To realize the breadth of this mind and the amount of invaluable criticism he might have written, had he chosen to devote his energies to that branch of literature, one must turn to his essay on Racine, in which he meets all the objections Anglo-Saxons are wont to repeat when discussing the works of the great French tragedian. To be sure, he cannot help considering Racine from the scientific point of view—what did he inherit from his country, and in what surroundings was he placed, what faculties had he, and in what mould were they cast?—but the most interesting passages are those in defense of Racine's dramatic methods. In this case, it is not merely the naturalist admiring the long-winded eloquence because it exists (just as he would admire Swift and Byron a titre de curisite), but the artist enjoying what is beautiful. Racine's plays are as distinct from the realistic drama of to-day as the latter is from opera. Racine without eloquence would be like an opera without music; both are beautiful and he can enjoy them both. And yet we know that his favourite poets were Englishmen. It is not given to everyone to really understand and appreciate such extremes as Hamlet, Mithridate, Hegel and Balzac!

Taine spoke (in one of the passages quoted above) of the history of nations seeming like great experiments of nature. This idea throws an interesting light on his essay on Buddhism. It is not surprising that in spite of his self-control he is occasionally tempted by a marvelous subject to forget his scientific aims. But it is amusing to notice how he pulls himself up and over and over again when he becomes conscious of enlarging upon the exquisite beauty of the Indian epics, or the almost supernatural subtleness of the pantheistic or metaphysical dogmas. In spite of all his undisguised enthusiasm, he is all the while taking notes as he progresses, thinking out, for instance, the causes of the similarity and dissimilitude of the destinies of the two great branches of the Indo-Germanic race.
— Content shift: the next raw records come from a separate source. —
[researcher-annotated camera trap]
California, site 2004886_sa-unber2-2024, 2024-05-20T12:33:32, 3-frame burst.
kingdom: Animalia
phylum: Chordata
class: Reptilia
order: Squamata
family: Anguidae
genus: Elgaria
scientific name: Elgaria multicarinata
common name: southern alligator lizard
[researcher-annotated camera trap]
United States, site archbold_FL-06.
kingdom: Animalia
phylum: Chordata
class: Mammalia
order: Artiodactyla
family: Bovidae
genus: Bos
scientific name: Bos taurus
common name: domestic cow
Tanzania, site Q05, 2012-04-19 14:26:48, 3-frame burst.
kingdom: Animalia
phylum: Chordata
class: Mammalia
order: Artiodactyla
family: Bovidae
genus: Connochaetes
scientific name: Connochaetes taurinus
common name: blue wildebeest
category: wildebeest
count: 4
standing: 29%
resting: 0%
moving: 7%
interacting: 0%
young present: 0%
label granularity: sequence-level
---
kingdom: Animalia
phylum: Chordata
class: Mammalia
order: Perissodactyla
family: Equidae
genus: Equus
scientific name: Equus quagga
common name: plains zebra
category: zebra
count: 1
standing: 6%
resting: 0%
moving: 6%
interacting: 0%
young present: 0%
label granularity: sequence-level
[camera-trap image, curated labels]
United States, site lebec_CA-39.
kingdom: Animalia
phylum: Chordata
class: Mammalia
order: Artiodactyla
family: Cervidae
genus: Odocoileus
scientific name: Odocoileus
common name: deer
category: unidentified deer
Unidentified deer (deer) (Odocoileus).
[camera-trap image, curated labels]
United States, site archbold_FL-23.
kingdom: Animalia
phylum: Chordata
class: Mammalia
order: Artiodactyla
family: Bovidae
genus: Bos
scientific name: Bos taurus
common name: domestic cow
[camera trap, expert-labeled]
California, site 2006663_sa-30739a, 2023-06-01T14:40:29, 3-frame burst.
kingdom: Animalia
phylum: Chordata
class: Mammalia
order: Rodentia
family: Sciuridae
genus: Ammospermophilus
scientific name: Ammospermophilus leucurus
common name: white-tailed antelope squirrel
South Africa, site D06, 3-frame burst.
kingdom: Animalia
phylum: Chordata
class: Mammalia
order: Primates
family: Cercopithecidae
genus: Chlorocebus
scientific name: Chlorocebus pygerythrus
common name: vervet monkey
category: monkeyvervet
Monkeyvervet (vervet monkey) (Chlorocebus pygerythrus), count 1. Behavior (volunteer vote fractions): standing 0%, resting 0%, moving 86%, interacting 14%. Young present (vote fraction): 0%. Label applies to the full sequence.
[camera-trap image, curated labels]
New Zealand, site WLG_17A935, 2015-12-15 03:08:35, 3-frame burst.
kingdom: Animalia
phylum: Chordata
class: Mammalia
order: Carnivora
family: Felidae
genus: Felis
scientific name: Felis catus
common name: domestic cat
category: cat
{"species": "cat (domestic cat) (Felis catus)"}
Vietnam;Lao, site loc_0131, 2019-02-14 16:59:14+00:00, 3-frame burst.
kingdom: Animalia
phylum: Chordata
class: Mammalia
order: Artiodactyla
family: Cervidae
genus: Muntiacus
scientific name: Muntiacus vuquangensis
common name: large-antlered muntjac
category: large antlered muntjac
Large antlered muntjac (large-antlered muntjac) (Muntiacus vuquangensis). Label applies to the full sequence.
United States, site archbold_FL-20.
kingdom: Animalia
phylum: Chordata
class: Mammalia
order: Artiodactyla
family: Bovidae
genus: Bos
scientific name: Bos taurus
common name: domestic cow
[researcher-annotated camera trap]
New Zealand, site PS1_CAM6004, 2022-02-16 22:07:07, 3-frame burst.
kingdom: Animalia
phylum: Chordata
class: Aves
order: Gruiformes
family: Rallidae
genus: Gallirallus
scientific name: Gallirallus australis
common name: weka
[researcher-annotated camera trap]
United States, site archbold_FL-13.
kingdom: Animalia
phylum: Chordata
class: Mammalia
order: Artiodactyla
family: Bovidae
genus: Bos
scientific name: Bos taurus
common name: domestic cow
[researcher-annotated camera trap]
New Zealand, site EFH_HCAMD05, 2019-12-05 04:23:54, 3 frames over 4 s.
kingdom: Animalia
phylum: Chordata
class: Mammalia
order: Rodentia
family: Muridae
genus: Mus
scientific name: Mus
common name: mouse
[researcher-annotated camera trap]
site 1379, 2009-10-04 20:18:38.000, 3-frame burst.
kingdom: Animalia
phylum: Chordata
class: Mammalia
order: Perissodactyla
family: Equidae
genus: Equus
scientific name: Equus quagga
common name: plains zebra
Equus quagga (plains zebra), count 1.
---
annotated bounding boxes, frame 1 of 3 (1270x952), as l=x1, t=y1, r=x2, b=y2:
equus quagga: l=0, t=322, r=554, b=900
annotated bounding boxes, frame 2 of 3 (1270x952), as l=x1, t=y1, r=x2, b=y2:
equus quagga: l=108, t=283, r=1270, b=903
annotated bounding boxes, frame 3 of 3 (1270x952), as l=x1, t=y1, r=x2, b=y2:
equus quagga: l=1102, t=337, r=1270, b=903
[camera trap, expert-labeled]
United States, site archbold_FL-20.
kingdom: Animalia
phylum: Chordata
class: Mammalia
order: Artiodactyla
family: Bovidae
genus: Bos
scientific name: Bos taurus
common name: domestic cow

What would not this man have accomplished had all his powers been developed? As an historian he might have combined the passionate imagination of Michelet and the methodical classification of Guizot; as a critic he would have been the natural successor of Sainte Beuve; as an artist he might have produced prose works such as only a Frenchman could write—the work one might reasonably be led to expect by the descriptions of his travels in the Pyrenees, in Italy, and in England. But, unfortunately, life is very short, and it is only as a philosopher that Taine's powers can really be gauged, though even these were restrained by circumstances.

His marriage in 1868, and the events of 1870-71 turned his thoughts to questions connected with the land of which he was a citizen. As a married man, he had a home for which he felt anxious, and as a Frenchman he was shocked at the result of the war. He threw himself heart and soul into the study of contemporary France and its origins. The result of his vast researches was published in a series of volumes entitled, "Les origins de la France contemporaine," [The origins of contemporary France] and met with the disapproval even of some of his most ardent admirers. To a Frenchman, his admiration of Englishmen and of English institutions seems excessive, and it is not difficult to understand that the man whose political views were founded on such thoughts as those we find in his essay on Jefferson should not find many who fully sympathize with him in a country like France of the present day. He was a worker and a reader to the end of his long life.

"Each generation," he said, "must read a few pages of the volume which has no ending. When the times comes for me to close my books, I will do so with a feeling of my own weakness. I see the limits of my own range of thought, not those of the mind of mankind."